Gedächtnismahl   Das gemeinschaftliche Essen ist eine sinnbildliche Handlung der Vereinigung. Alle Vereinigungen außer der Ehe sind bestimmt gerichtete, durch ein Object bestimmte, und gegenseitig dasselbe bestimmende Handlungen. Die Ehe hingegen ist eine unabhängige Totalvereinigung. Alles Genießen, zueignen, und assimiliren ist Essen, oder Essen ist vielmehr nichts, als eine Zueignung- Alles Geistige Genießen kann daher durch Essen ausgedrückt werden -. In der Freundschaft ißt man in der That von seinem Freunde, oder lebt von ihm. Es ist ein ächter Trope den Körper für den Geist zu substituiren - und bey einem Gedächtnißmale eines Freundes in jedem Bissen mit kühner, übersinnlicher Einbildungskraft,  sein Fleisch, und in jedem Trunke sein Blut zu genießen. Dem weichlichen Geschmack unserer Zeiten kommt dis freylich ganz barbarisch vor - aber wer heißt sie gleich an rohes, verwesliches Blut und Fleisch zu denken. Die körperliche Aneignung ist geheimnißvoll genug, um ein schönes Bild der Geistigen Meinung zu seyn - und sind denn Blut und Fleisch in der That etwas so widriges und unedles? Warhch hier ist mehr, als Gold und Diamant und die Zeit ist nicht mehr fern, wo man höhere Begriffe vom organischen Körper haben wird.

◆ Gestellte Aufgabe 1 ◆
Entnimm den Einträgen unten jede Zeile, in der das Wort „lower“ vorkommt.

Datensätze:
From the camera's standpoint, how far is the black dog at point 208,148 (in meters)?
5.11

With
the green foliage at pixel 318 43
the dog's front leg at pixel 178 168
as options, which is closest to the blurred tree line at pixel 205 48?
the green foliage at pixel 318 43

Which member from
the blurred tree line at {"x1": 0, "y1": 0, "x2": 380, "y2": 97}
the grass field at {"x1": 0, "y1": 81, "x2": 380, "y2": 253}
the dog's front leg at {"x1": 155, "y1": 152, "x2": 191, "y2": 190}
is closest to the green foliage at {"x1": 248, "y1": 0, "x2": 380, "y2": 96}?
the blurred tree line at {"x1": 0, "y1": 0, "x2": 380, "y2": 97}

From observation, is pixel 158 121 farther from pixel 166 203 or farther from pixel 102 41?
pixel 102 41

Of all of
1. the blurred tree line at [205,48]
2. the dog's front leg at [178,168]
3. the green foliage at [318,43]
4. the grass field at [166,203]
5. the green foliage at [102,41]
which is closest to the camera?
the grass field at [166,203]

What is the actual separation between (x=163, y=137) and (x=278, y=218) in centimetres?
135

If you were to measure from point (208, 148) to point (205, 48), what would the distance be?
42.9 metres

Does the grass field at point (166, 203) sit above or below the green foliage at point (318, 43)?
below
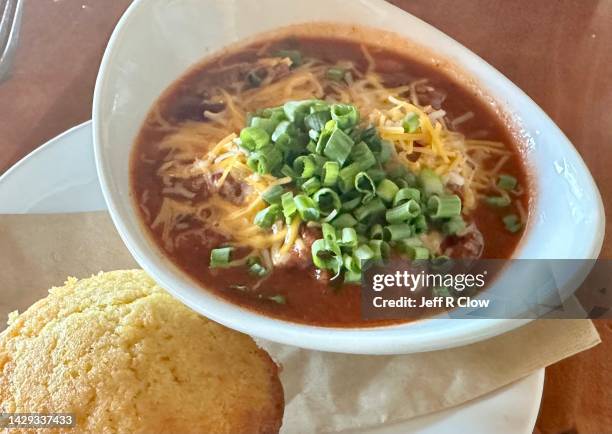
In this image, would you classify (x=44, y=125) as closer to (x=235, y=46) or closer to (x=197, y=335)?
(x=235, y=46)

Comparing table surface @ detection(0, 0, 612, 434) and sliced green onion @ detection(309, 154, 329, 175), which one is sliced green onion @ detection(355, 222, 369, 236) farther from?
table surface @ detection(0, 0, 612, 434)

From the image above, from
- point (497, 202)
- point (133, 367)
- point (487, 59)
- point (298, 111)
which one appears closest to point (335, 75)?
point (298, 111)

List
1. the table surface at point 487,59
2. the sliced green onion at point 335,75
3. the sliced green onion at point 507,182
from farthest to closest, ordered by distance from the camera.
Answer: the table surface at point 487,59 → the sliced green onion at point 335,75 → the sliced green onion at point 507,182

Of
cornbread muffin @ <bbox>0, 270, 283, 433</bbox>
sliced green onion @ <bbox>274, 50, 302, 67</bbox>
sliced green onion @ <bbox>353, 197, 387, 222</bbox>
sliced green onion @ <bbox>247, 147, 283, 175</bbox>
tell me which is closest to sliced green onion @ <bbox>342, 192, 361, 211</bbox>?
sliced green onion @ <bbox>353, 197, 387, 222</bbox>

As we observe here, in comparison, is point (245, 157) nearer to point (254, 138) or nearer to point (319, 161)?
point (254, 138)

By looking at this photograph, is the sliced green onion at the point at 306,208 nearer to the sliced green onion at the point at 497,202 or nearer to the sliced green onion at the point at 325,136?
the sliced green onion at the point at 325,136

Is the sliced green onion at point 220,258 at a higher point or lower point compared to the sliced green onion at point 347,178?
lower

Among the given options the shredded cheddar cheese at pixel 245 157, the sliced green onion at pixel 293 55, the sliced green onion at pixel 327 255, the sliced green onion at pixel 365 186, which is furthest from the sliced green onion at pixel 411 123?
the sliced green onion at pixel 293 55
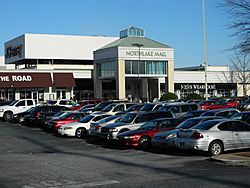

◆ Gestellte Aufgabe 2 ◆
Entnimm der Seite den Text über das Gedächtnismahl weiter oben vollständig und Wort für Wort.

◆ Vollständige Antwort 1 ◆
Is the sliced green onion at point 220,258 at a higher point or lower point compared to the sliced green onion at point 347,178?
lower

◆ Vollständige Antwort 2 ◆
Gedächtnismahl   Das gemeinschaftliche Essen ist eine sinnbildliche Handlung der Vereinigung. Alle Vereinigungen außer der Ehe sind bestimmt gerichtete, durch ein Object bestimmte, und gegenseitig dasselbe bestimmende Handlungen. Die Ehe hingegen ist eine unabhängige Totalvereinigung. Alles Genießen, zueignen, und assimiliren ist Essen, oder Essen ist vielmehr nichts, als eine Zueignung- Alles Geistige Genießen kann daher durch Essen ausgedrückt werden -. In der Freundschaft ißt man in der That von seinem Freunde, oder lebt von ihm. Es ist ein ächter Trope den Körper für den Geist zu substituiren - und bey einem Gedächtnißmale eines Freundes in jedem Bissen mit kühner, übersinnlicher Einbildungskraft,  sein Fleisch, und in jedem Trunke sein Blut zu genießen. Dem weichlichen Geschmack unserer Zeiten kommt dis freylich ganz barbarisch vor - aber wer heißt sie gleich an rohes, verwesliches Blut und Fleisch zu denken. Die körperliche Aneignung ist geheimnißvoll genug, um ein schönes Bild der Geistigen Meinung zu seyn - und sind denn Blut und Fleisch in der That etwas so widriges und unedles? Warhch hier ist mehr, als Gold und Diamant und die Zeit ist nicht mehr fern, wo man höhere Begriffe vom organischen Körper haben wird.